Ich wage die Begegnung. Sekunden des angstvollen Zauderns sind vorbei. Ich atme tief durch, nehme meinen Stein fest in die Hand, und gehe los. Im Notfall könnte ich ihm sicher entkommen und davon laufen, so wie der aussieht, ist er nicht so schnell. Die Bäume sind dicht genug, dass ich sicher leichter dazwischen hindurchschlüpfen kann als dieser ziemlich Dicke. Wahrscheinlich ist er ohnehin betrunken und nicht mehr so sicher auf den Beinen. Warum sollte er sich auch sonst in diese Einöde verirren?

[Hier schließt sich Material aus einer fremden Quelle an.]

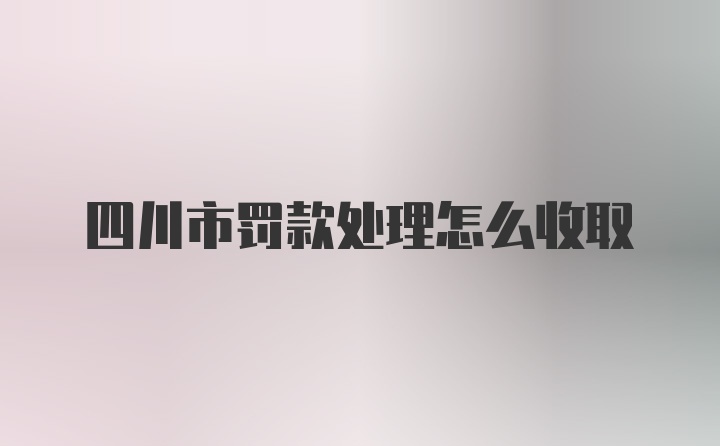 四川市罚款处理怎么收取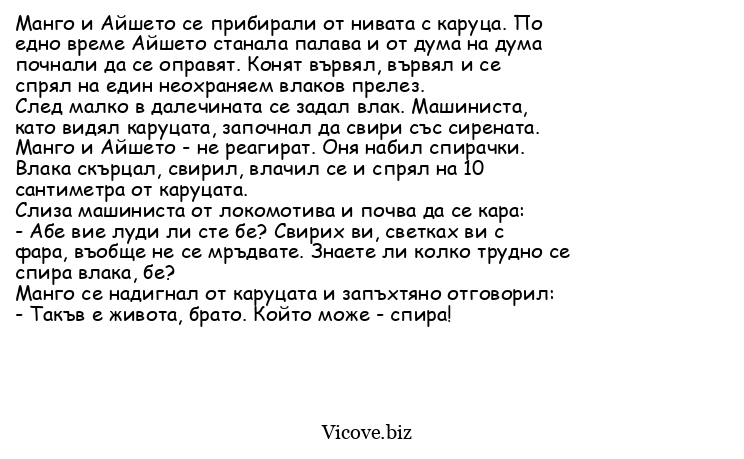 Манго и Айшето се прибирали от нивата с каруца. По едно време Айшето станала палава и от дума на дума почнали да се оправят. Конят вървял, вървял и се спрял на един неохраняем влаков прелез.
След малко в далечината се задал влак. Машиниста, като видял каруцата, започнал да свири със сирената.
Манго и Айшето - не реагират. Оня набил спирачки.
Влака скърцал, свирил, влачил се и спрял на 10 сантиметра от каруцата.
Слиза машиниста от локомотива и почва да се кара:
- Абе вие луди ли сте бе? Свирих ви, светках ви с фара, въобще не се мръдвате. Знаете ли колко трудно се спира влака, бе?
Манго се надигнал от каруцата и запъхтяно отговорил:
- Такъв е живота, брато. Който може - спира!

Vicove.biz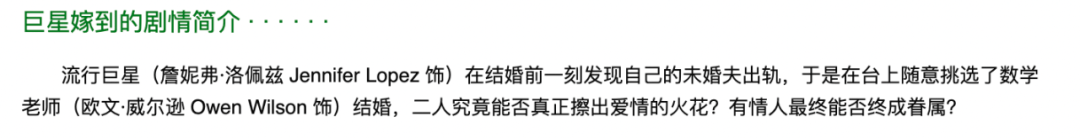 巨星嫁到的剧情简介 · · · · · ·

流行巨星（詹妮弗·洛佩兹 Jennifer Lopez 饰）在结婚前一刻发现自己的未婚夫出轨，于是在台上随意挑选了数学老师（欧文·威尔逊 Owen Wilson 饰）结婚，二人究竟能否真正擦出爱情的火花？有情人最终能否终成眷属？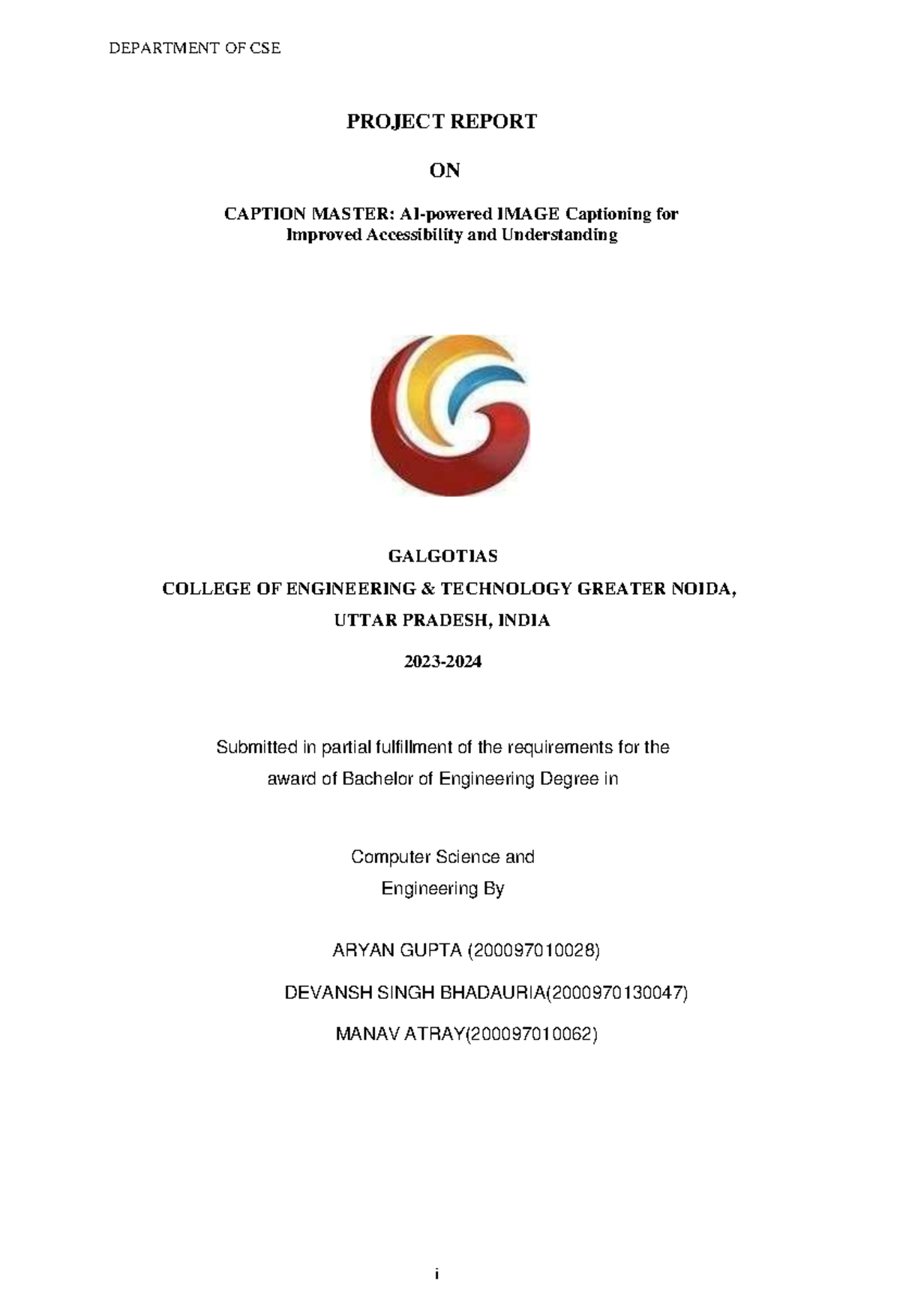 DEPARTMENT OF CSE

PROJECT REPORT

ON

CAPTION MASTER: AI-powered IMAGE Captioning for Improved Accessibility and Understanding

GALGOTIAS

COLLEGE OF ENGINEERING & TECHNOLOGY GREATER NOIDA,

UTTAR PRADESH, INDIA

2023-2024

Submitted in partial fulfillment of the requirements for the award of Bachelor of Engineering Degree in

Computer Science and Engineering By

ARYAN GUPTA (200097010028)

DEVANSH SINGH BHADAURIA(2000970130047)

MANAV ATRAY(200097010062)

i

Schritt für Schritt komme ich ihm näher. Der Kerl steht wie angegossen. Fünf Schritte noch, dann sind wir in Reichweite. Plötzlich, ich glaub, ich seh’ nicht richtig, - stehen zwei Gestalten da! Ja, bin jetzt ich betrunken und sehe doppelt? Nicht dass ich wüsste.

Ja, es sind zwei: Männlein und Weiblein, wie ich nun erkenne. Es war ein Liebespaar, das sich so hingebungsvoll umarmt hat und über mein Erscheinen wohl mindestens genau so erschrocken sein mag wie ich über „den dicken Kerl“. Vom Schrecken befreit und fröhlich lachend grüßen wir uns und ich gehe erleichtert meine letzten Minuten, die mich wieder mit Straßenbeleuchtung nach Hause geleiten.